Радое тем временем повернулся к Исайло и спросил:

— Скажи ты, ради бога, у вас рожают вдовы через тринадцать месяцев после смерти мужа?

— Ну, это уж чертовщина какая-то! — ответил Исайло. — А ты смекнул, чья это работа, а, староста!

— Кто? Я? — переспросил староста. — Смекнул, конечно, смекнул!

— На то он и староста, — добавил Радое, — чтобы следить, как бы селу срама не было. И батюшка тут для того, чтоб народ не испоганился, не переступал божьих заповедей!

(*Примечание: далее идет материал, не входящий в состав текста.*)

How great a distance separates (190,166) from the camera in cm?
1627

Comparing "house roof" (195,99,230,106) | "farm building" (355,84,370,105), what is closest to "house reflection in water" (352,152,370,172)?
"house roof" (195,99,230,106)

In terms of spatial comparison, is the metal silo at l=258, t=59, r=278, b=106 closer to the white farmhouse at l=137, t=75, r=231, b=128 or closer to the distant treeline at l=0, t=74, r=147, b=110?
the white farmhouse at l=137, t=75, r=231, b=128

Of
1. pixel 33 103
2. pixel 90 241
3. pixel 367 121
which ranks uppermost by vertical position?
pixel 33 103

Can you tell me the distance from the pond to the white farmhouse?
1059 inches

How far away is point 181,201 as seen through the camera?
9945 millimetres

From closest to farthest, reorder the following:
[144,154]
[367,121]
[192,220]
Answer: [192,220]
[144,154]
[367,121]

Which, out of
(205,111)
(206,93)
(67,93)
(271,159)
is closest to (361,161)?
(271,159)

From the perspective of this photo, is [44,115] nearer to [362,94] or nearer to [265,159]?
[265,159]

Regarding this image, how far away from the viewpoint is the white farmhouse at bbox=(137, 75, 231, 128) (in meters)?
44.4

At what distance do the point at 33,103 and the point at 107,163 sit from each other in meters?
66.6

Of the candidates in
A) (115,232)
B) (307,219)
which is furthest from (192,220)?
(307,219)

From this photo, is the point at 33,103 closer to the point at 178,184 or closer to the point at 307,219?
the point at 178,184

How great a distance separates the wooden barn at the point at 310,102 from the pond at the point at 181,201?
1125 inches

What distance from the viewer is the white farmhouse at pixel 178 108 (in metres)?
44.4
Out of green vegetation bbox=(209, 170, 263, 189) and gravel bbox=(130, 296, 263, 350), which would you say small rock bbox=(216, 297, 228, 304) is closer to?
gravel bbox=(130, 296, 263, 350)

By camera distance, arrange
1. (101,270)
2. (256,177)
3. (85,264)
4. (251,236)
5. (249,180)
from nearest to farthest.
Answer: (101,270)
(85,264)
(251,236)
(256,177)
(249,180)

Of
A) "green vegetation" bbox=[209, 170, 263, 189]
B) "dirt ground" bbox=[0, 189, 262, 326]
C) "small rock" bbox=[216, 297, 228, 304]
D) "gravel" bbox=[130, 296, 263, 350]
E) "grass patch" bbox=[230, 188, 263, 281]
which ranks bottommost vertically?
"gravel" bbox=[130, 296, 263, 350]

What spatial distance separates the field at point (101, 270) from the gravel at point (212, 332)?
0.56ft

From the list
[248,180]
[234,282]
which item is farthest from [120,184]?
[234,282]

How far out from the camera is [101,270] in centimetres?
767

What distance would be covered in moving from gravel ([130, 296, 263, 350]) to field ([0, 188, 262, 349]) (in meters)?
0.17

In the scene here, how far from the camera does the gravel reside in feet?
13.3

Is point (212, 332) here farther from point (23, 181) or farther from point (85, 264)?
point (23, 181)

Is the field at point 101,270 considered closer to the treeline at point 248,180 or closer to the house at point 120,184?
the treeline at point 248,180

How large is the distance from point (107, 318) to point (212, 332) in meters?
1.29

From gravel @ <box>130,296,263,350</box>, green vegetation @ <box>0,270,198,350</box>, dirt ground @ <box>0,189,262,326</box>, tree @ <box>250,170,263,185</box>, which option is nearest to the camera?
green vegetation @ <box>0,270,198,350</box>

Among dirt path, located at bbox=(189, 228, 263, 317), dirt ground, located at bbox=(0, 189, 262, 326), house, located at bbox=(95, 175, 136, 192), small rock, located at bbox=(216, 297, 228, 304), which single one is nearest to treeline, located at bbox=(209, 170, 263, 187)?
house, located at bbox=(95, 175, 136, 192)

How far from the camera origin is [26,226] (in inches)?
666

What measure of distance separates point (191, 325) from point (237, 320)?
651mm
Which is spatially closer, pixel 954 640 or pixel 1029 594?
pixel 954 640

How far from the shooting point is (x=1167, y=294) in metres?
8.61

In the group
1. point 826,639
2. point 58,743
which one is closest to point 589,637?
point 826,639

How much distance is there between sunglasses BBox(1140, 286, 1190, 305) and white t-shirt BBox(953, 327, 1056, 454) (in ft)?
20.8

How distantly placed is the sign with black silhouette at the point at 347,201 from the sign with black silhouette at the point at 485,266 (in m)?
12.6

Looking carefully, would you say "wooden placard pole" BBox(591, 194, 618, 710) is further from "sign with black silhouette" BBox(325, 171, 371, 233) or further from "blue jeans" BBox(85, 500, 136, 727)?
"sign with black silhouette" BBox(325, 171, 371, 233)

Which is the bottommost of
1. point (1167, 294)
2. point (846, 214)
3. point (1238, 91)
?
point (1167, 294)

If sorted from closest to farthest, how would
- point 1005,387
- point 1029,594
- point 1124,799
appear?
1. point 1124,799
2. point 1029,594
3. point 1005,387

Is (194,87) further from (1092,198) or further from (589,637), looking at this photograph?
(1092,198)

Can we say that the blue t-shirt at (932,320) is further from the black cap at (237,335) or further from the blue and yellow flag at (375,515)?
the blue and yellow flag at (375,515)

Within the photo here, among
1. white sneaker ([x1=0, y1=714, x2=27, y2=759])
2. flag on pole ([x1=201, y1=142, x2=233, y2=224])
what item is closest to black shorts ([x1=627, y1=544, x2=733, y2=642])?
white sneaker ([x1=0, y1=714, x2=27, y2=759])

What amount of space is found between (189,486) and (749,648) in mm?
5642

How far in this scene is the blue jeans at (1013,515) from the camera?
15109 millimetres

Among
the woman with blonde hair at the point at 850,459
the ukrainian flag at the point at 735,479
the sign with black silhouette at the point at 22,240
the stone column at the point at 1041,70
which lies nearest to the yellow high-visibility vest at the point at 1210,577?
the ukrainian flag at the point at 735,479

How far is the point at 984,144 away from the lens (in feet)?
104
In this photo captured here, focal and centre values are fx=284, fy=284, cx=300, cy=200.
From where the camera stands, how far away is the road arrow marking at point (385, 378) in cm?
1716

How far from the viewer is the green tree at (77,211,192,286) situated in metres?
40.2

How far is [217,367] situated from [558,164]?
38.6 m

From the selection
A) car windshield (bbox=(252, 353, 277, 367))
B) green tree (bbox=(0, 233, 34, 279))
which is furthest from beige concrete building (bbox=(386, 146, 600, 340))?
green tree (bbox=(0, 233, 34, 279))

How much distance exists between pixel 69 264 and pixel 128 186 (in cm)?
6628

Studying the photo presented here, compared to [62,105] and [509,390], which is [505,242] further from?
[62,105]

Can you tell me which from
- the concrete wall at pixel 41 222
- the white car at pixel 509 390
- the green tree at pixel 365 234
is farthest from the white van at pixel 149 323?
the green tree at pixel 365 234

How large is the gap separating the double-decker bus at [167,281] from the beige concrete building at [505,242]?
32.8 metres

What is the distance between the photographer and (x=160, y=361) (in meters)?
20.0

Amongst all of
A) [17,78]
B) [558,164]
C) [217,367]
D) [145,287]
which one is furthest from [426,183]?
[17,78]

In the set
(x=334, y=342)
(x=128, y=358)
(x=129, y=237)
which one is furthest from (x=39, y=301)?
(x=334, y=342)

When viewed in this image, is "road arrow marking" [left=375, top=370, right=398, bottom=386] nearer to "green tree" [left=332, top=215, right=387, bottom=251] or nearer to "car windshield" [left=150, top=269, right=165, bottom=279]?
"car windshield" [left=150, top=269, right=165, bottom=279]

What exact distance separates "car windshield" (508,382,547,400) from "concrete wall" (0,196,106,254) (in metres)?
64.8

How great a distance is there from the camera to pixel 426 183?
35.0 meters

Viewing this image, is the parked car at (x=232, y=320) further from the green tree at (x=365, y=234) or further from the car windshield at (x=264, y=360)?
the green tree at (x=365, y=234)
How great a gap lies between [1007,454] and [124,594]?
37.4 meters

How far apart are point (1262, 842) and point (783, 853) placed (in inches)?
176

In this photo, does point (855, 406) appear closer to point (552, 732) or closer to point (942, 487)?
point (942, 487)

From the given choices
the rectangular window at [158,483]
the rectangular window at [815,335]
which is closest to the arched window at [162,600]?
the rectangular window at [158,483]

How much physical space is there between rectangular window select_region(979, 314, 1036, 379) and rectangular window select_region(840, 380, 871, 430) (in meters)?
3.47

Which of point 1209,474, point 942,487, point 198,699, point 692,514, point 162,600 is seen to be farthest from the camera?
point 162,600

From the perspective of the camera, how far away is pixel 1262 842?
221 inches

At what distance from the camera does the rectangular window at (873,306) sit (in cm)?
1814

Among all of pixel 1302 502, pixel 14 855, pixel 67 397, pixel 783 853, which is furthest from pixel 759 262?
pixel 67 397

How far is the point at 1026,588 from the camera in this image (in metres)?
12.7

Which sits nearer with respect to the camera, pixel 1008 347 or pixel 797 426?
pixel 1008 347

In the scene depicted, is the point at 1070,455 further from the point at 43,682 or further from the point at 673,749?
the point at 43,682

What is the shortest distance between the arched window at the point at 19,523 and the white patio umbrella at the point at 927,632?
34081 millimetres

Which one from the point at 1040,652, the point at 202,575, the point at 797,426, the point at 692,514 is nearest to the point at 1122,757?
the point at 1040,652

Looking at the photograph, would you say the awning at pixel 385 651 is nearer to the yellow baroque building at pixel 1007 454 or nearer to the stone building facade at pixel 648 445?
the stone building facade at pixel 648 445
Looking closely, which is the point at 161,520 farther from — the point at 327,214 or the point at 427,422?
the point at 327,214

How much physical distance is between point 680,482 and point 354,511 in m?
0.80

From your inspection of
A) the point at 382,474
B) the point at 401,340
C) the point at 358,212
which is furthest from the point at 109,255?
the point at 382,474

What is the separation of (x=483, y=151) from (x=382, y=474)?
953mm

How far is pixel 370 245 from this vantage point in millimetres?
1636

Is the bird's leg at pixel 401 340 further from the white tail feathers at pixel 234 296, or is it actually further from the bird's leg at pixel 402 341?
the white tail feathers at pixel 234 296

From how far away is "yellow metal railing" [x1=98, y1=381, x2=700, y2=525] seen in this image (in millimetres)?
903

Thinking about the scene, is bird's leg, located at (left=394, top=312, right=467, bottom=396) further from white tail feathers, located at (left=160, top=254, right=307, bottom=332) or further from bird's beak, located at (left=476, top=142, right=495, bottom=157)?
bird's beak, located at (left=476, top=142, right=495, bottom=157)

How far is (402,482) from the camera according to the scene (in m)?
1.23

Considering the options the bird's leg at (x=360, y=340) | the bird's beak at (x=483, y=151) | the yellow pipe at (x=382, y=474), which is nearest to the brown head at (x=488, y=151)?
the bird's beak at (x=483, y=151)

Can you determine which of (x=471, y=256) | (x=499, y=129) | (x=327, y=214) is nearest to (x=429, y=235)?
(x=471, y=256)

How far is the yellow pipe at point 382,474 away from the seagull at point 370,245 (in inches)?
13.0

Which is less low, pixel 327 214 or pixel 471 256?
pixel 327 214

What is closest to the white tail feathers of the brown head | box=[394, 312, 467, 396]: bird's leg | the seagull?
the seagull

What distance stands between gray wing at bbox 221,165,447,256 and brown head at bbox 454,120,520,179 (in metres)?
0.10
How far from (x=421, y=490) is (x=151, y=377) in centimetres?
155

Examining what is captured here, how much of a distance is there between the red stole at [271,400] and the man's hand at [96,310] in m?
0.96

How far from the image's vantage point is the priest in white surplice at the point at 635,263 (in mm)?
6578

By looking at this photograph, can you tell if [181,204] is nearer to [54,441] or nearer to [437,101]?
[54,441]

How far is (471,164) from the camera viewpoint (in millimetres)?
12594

А батюшка тем временем думал о том, что не надо ему было именно сегодня говорить в церкви о необходимости сообща трудиться на ниве, оставшейся без хозяина; и еще батюшка думал о том, что староста ужасно глуп: хоть бы что-нибудь сказал, а то молчит как пень; потом батюшка вдруг вспомнил, что церковь и в самом деле надо бы побелить. Мысли эти мелькали у него в голове, и он уже не слышал, о чем еще говорили его собеседники. Очнувшись, он сказал Исайло, старосте из Буринаца:

— Ну, чего мы тут стоим, поговорим у меня дома. Расстроила меня эта штука. Такого в Прелепнице еще никогда не бывало. Пойдем ко мне!

И они пошли. А Радое побежал со своей новостью в кабак, оттуда он направился к колодцу, чтобы поделиться ею с женщинами, потом спустился к мельнице, где тоже всегда был народ, и наконец пошел от калитки к калитке, а там его потянуло в соседнее село…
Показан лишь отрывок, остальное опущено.